Business

Business is booming for lice-removal entrepreneurs

Buzz the doorbell at 227 E. 81st St. to enter a cozy salon with red leather chairs, state-of-the-art equipment and the soothing aroma of peppermint oil.

A white curtain covers the window, while colorful stickers obscure the glass front door.

It’s not a spa discreetly tucked inside, but a Licenders hair salon, where parents of lice-infested kids can pay roughly $250 a child to turn the nitpicking over to a pro.

A generation ago, lice meant a stealthy trip to the pharmacy for a bottle of foul-smelling insecticide and a special comb to remove tiny lice eggs, called nits.

Now, New York families afflicted with lice are outsourcing to Licenders and Hair Fairies salons, or a growing roster of local “lice ladies” who make house calls or work out of their homes.

Angel Chevrestt

“There’s a comfort in knowing the pros will do it, versus taking a chance with an over-the-counter shampoo,” said New York City mom Ivy, who asked that her last name not be used.

Business is booming for lice-removal entrepreneurs. With up to 12 million lice infestations plaguing America’s kids every year, the market is huge. And lice — tiny parasites that feed off human blood — never take a vacation; “every month is head lice prevention month!” proclaims headlice.org.
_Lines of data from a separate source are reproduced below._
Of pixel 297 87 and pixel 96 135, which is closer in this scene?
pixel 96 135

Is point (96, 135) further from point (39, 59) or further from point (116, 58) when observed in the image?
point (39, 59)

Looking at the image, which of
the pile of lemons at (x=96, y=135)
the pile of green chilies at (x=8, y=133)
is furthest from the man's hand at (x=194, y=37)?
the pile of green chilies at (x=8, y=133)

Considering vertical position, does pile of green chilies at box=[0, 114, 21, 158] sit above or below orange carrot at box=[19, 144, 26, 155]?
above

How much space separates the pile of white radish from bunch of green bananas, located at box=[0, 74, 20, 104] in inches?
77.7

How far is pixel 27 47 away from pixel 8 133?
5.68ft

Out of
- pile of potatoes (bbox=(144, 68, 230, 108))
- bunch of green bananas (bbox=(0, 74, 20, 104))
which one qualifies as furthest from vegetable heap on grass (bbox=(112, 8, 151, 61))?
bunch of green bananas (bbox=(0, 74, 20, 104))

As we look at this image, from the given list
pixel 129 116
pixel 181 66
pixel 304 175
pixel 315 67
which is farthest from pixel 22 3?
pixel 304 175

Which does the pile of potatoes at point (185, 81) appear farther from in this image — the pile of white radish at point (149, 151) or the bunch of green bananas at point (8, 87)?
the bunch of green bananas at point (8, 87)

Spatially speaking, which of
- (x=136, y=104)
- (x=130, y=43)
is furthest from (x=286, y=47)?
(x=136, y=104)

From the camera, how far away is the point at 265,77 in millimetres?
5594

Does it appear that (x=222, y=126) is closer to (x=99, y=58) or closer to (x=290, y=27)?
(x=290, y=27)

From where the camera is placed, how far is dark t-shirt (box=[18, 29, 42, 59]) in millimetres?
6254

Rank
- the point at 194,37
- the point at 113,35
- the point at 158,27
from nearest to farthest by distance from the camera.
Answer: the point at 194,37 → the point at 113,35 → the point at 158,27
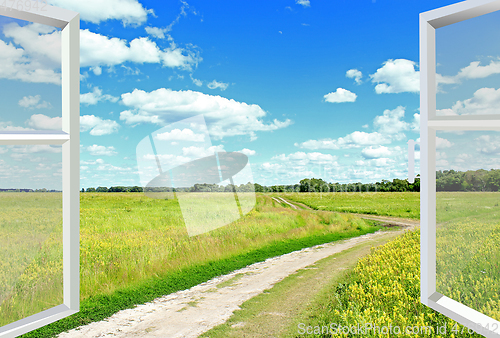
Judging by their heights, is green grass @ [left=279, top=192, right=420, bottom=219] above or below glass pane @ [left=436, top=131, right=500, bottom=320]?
below

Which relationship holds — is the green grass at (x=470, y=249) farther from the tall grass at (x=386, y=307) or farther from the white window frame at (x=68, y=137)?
the white window frame at (x=68, y=137)

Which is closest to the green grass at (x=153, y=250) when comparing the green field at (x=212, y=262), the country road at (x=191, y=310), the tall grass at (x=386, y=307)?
the green field at (x=212, y=262)

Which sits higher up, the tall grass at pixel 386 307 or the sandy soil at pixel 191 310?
the tall grass at pixel 386 307

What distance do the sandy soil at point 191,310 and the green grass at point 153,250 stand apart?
376mm

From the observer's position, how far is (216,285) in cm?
685

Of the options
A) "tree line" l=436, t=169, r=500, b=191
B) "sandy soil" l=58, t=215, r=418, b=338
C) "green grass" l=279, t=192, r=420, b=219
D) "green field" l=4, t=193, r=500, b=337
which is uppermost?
"tree line" l=436, t=169, r=500, b=191

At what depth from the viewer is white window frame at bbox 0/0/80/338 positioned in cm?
331

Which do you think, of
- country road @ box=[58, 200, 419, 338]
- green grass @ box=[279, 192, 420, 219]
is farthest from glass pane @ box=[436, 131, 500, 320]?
green grass @ box=[279, 192, 420, 219]

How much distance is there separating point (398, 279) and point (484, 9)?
4408 mm

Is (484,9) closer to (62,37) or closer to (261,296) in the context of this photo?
(62,37)

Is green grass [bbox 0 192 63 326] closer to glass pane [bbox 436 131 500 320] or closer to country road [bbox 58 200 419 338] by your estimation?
country road [bbox 58 200 419 338]

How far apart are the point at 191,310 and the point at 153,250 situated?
371 cm

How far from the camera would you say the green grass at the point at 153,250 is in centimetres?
586

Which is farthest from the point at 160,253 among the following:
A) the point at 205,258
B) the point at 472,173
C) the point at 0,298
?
the point at 472,173
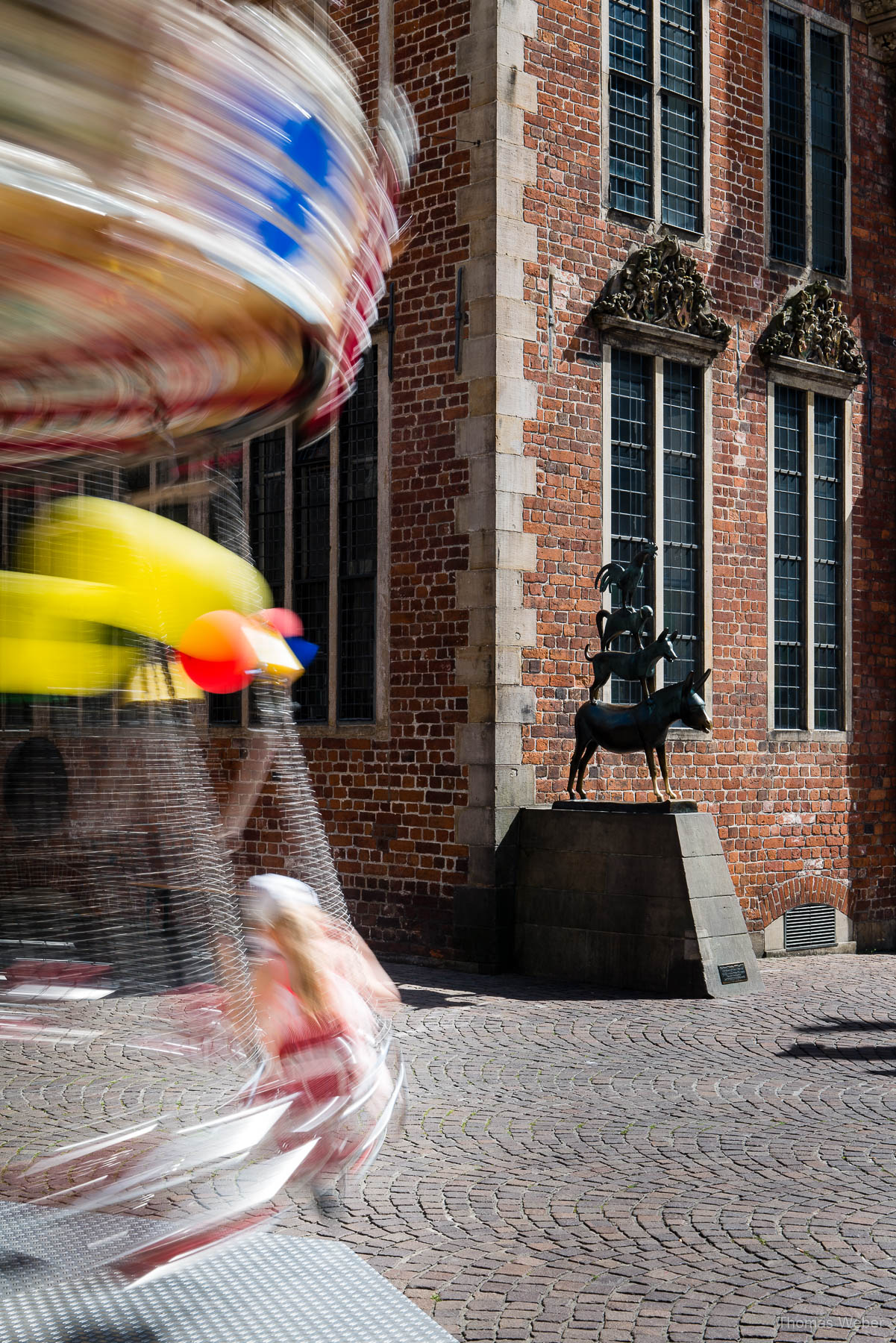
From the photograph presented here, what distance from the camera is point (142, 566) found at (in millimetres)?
4367

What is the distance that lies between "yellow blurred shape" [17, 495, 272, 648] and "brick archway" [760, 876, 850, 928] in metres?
11.5

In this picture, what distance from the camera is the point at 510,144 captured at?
13188 millimetres

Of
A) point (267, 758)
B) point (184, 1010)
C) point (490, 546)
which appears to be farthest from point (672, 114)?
point (184, 1010)

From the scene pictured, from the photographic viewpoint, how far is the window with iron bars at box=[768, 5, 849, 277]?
1606 cm

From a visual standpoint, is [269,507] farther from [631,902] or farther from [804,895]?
[804,895]

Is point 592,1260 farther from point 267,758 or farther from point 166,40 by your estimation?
point 267,758

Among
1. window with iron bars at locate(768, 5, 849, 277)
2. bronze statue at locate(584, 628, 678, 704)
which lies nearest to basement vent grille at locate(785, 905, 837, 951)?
bronze statue at locate(584, 628, 678, 704)

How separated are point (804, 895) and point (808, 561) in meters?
3.37

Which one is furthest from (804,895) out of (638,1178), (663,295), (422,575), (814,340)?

Add on last year’s reports of drug-resistant super-lice, and it’s enough to send any parent scurrying for professional help—especially now that Maria Botham, founder of Hair Fairies with annual sales of $3.75 million, has petitioned for some insurance plans to cover the service.

The total market for lice-removal salons, services and related products is estimated at more than $4 billion a year and is growing fast.

Angel Chevrest

Appealing to families wary of chemical pesticides, Licenders, Hair Fairies, and New Jersey-based Fairy Tales Hair Care are hawking treatments with natural ingredients, like marshmallow root, that sound more at home on an herbal tea menu than in an exterminator’s arsenal.

Kings Pharmacy in Tribeca sold out of Fairy Tales’ rosemary-scented lice repellent hairspray, at $12 a bottle, last month when head lice infested the students at a nearby school.

Licenders, with sales of nearly $2 million a year, is scouting for salon locations in Boerum Hill and Park Slope, Brooklyn, as well as in New Jersey, to add to its base of two Manhattan salons and one on Long Island. Hair Fairies, which has one NYC location and 10 more nationwide, plans new salons on the Upper West Side, in Scarsdale, NY, and Hoboken, NJ, and five more next year. Fairy Lice Mothers just opened its third Long Island salon.

“There’s room for growth,” said Hair Fairies’ Botham.

The success of salons and lice ladies, including Brooklyn’s legendary Orthodox Jewish lice removal pros, inspired Emma Richman to launch Lice Erasers last year in Long Island City. She charges $225 to delouse long hair, and is developing an holistic lice-removal treatment line.